Aim of the exercise: A verbatim copy of the records is required, with all pictures left out.

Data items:
*** Block opens ***
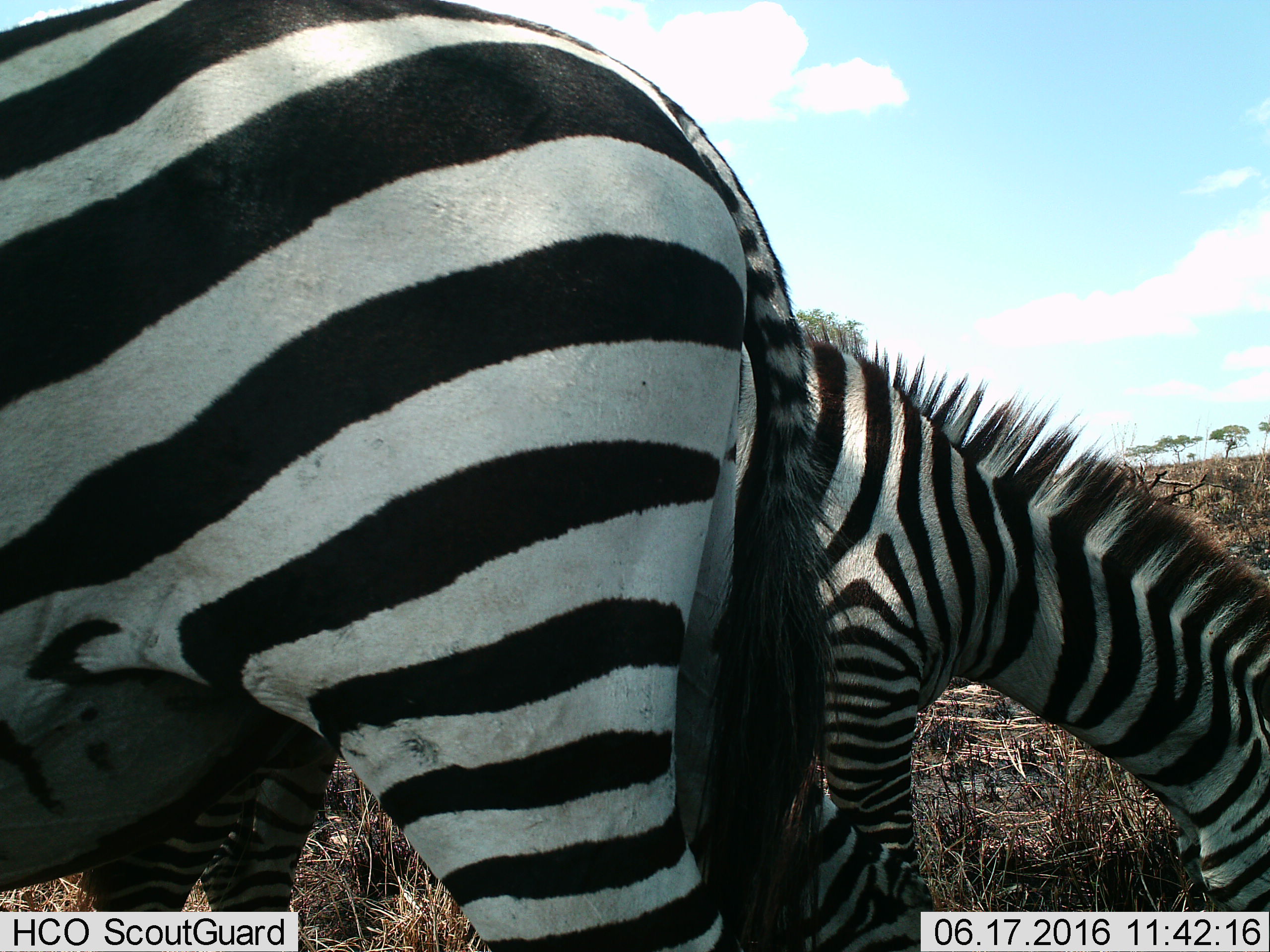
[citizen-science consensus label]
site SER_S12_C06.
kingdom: Animalia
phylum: Chordata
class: Mammalia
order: Perissodactyla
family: Equidae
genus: Equus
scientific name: Equus quagga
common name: plains zebra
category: zebraplains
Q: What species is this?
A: Zebraplains (plains zebra) (Equus quagga).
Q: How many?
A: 2.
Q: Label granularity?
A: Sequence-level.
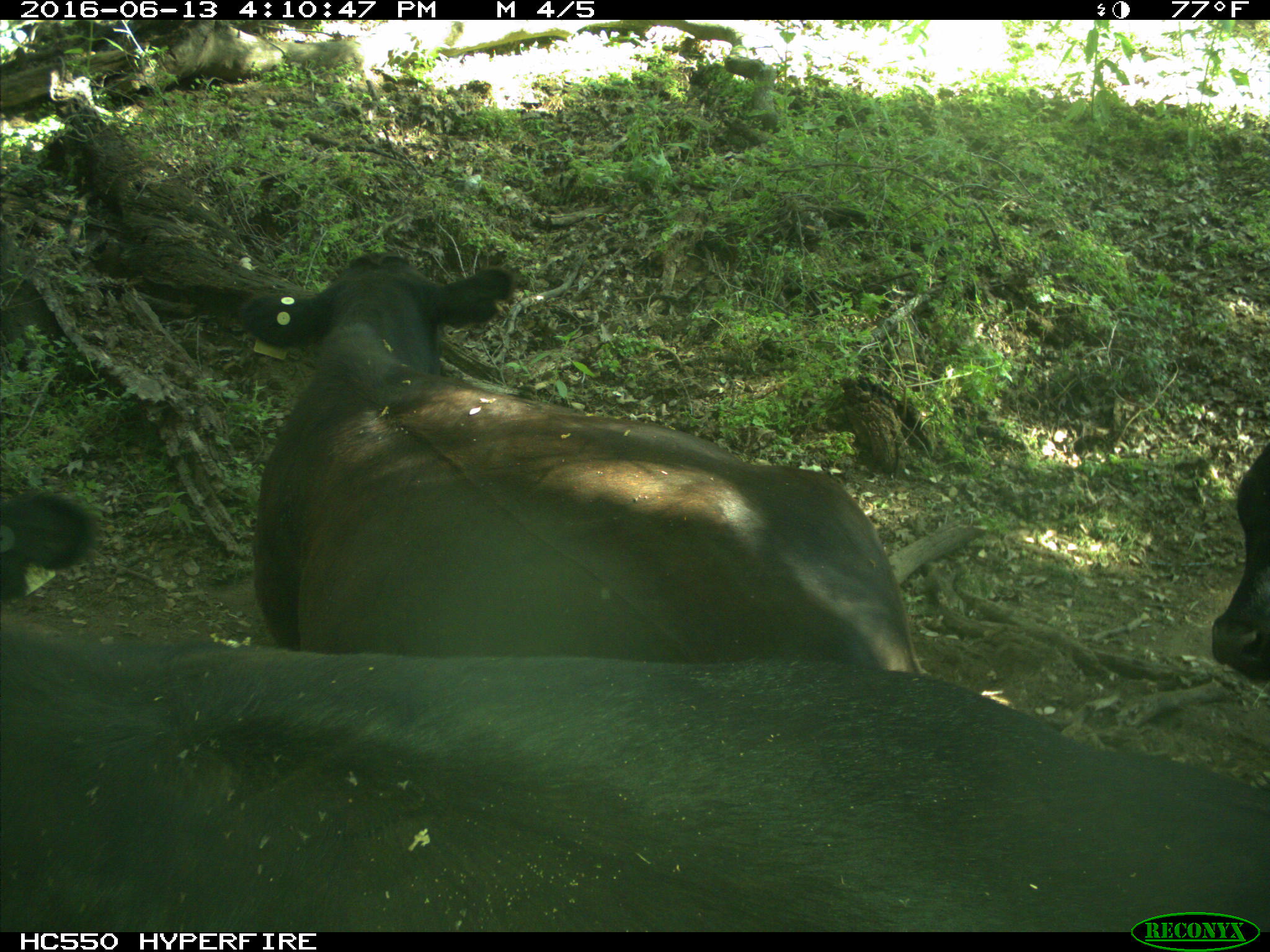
*** Block closes ***
Exercise solution:
[citizen-science consensus label]
site SER_S12_C06.
kingdom: Animalia
phylum: Chordata
class: Mammalia
order: Perissodactyla
family: Equidae
genus: Equus
scientific name: Equus quagga
common name: plains zebra
category: zebraplains
Q: What species is this?
A: Zebraplains (plains zebra) (Equus quagga).
Q: How many?
A: 2.
Q: Label granularity?
A: Sequence-level.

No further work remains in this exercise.